On peut donc conclure que le diagnostic de l’Amérique sur elle-même est surprenant et erroné. Cette erreur de perspective provient en réalité du fait que les autres puissances montent : c’est ce qu’ont souhaité les Etats-Unis et ce qui est d’ailleurs bon pour tout à la fois l’économie américaine et mondiale. Une solution qui viserait à aller à l’encontre de la mondialisation serait donc erronée si Trump la mettait en œuvre. Elle mettrait en danger l’économie et la paix mondiales.
En effet, depuis 1945, les USA ont été les architectes du monde : ils ont voulu et construit l’OTAN, le FMI, l’ONU, l’OMC, la Banque Mondiale, l’Alena, etc…
Aujourd’hui, cette architecture est mise en danger car Trump est un négociateur redoutable. Ce bâtisseur d’immeubles précise dans « The Art of a Deal » sa vision d’une négociation : il faut déstabiliser le partenaire pour lui extraire des concessions. Trump a une vision bilatérale des sujets et il souhaite casser cette architecture multilatérale. Mais du point de vue de Jean-David Levitte, le pire n’est pas sûr… Certes Trump a des idées simples mais fausses, mais il sait écouter et peut abandonner des solutions erronées. Beaucoup va donc dépendre de son entourage qui regroupe tout à la fois des idéologues assez inquiétants mais également des généraux, de très bon niveau et en nombre très inhabituel, parmi lesquels des hommes très courageux. Il est également entouré d’économistes, de milliardaires et de sa famille, là encore phénomène à souligner car inhabituel. Il faut noter que ces cercles d’influence ne s’additionnent pas mais sont en rivalité permanente.

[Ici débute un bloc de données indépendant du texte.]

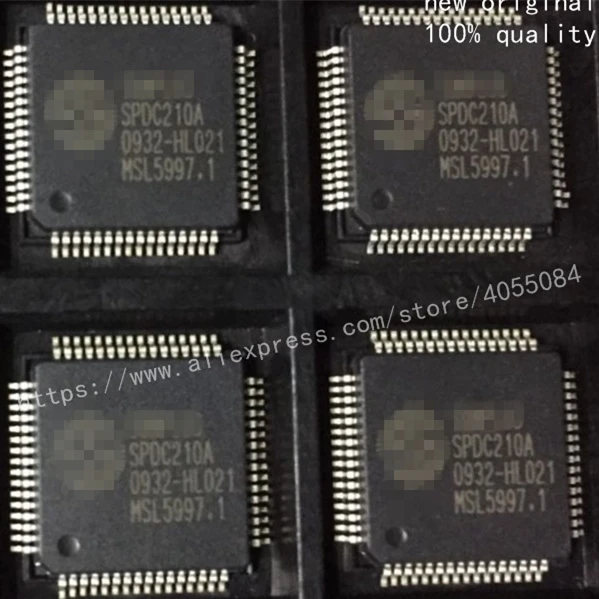 

3PCS SPDC210A-HL021 SPDC210A SPDC210 Electronic components chip IC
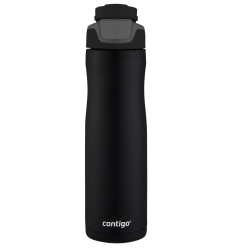 Butelka termiczna stalowa Contigo Autoseal Chill Matte Black 720ml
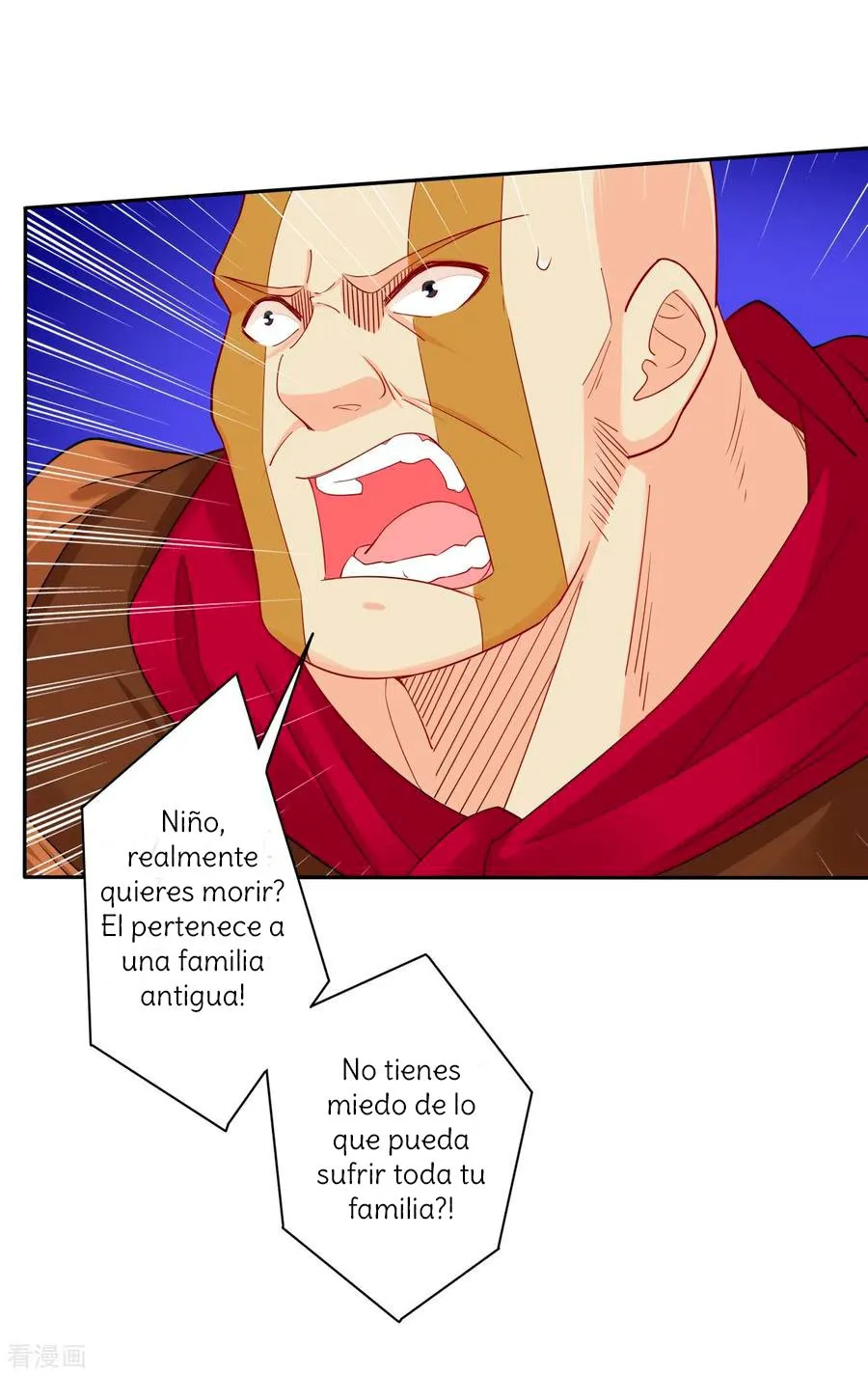 God of war Capítulo 83 en Línea - página 12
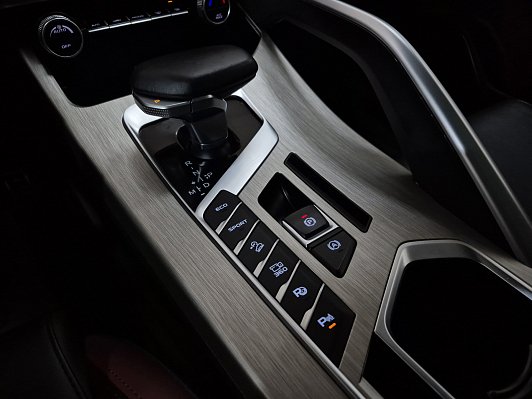 Geely Coolray Flagship, 2023 года, пробег 91184 км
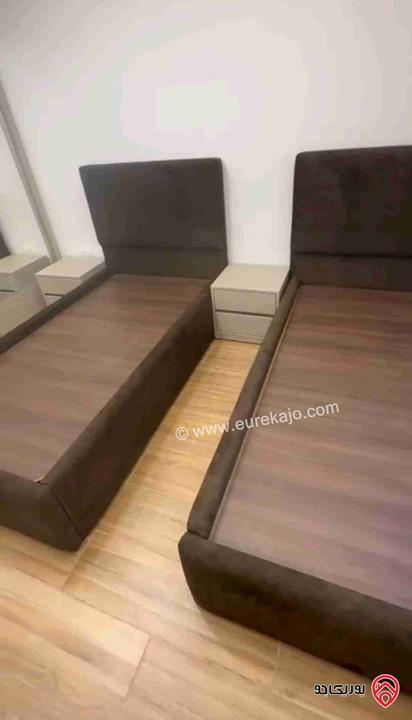 شقة مفروشه فخمة سوبرديلوكس مساحة 80م للايجار في عمان - السابع 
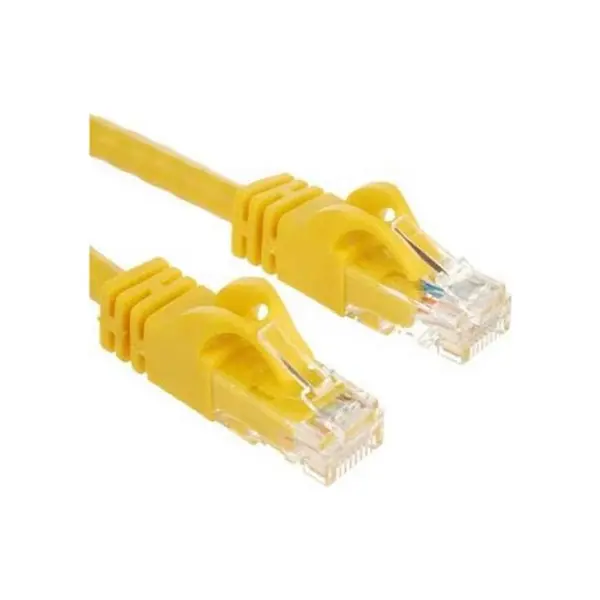 کابل پچ کورد 3 متر کت6 کی نت KNET PATCH CORD 3M CAT6 - 4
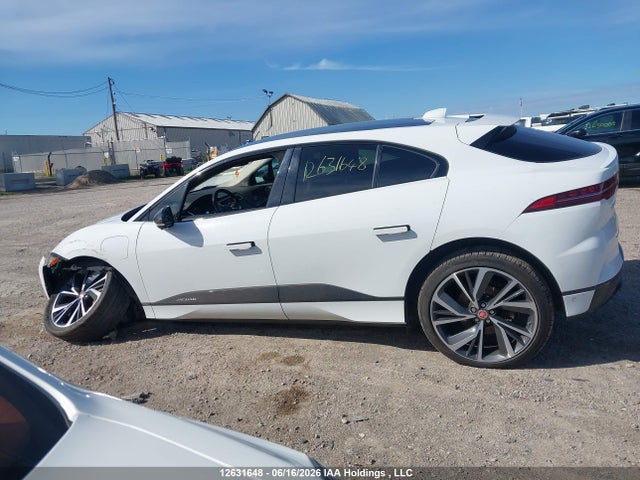 Jaguar I-pace First Edition/hse 2019 SADHD2S17K1F68050 Image 14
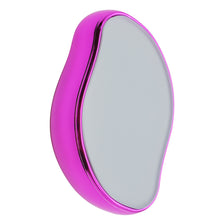 Load image into Gallery viewer, Crystal Hair Remover Crystal Physical Hair Eraser Painless Safe Epilator Easy Cleaning Reusable Body Beauty Depilation Tool Glass Crystal Hair Removal
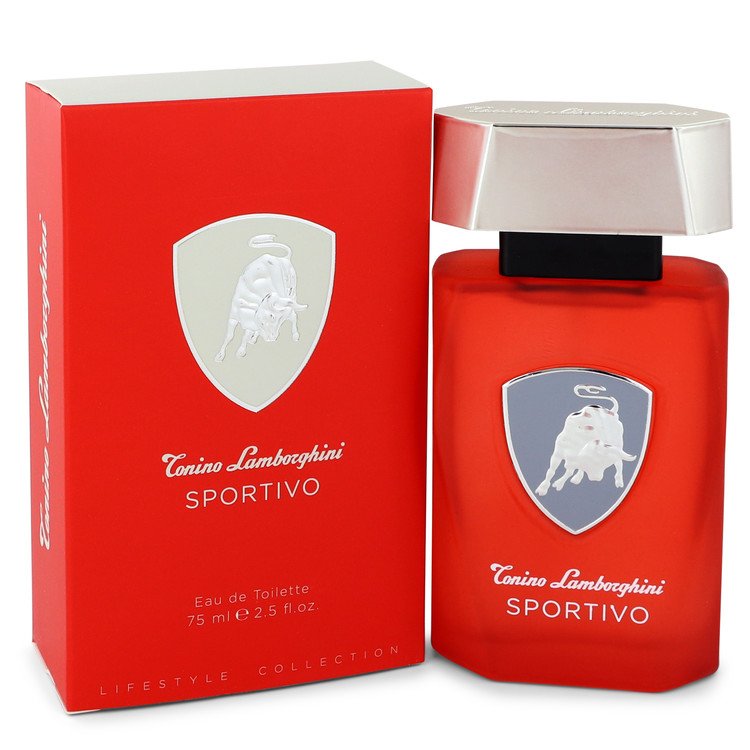 Tonino Lamborghini - Eau De Toilette Spray 75 ml - Premium  from Rapidvehicles - Just $19.79! Shop now at Rapidvehicles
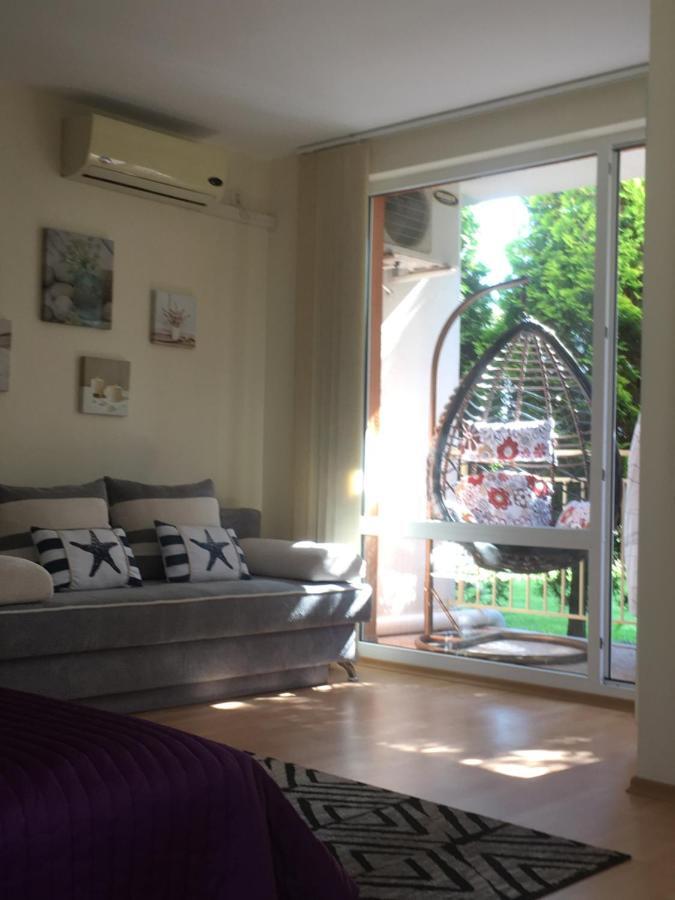 Apartment In Nessebar Fort Club Sluneční pobřeží Exteriér fotografie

Le discours de Trump devant le Congrès était du point de vue de l’orateur rassurant car il y a vu un ton plus présidentiel. Certes les grandes priorités internes n’ont pas été abordées en profondeur. Mais cela est normal car Trump n’a pas tous les pouvoirs en la matière. Il s’est en revanche exprimé en matière de chantiers extérieurs.
Pour conclure son intervention, Jean-David Levitte a souligné que si l’Europe est capable de jouer pleinement son rôle et si le couple franco-allemand se renforce, l’Europe sera alors capable de prendre la défense de notre monde multilatéral. Il rappelle donc l’importance des élections présidentielles françaises en la matière dont les résultats peuvent irradier le couple franco-allemand.
Conclusion de France Audacieuse
Cette intervention de Jean-David Levitte est fort précieuse : elle était tout à la fois claire et synthétique… mais riche et initiée.
Le Centre des Professions Financières, qui avait organisé ce débat, a fait ici un beau cadeau à l’auditoire en lui donnant un accès privilégié à l’analyse d’un des plus fins connaisseurs de la relation transatlantique.
France audacieuse ne pouvait que s’en faire l’écho.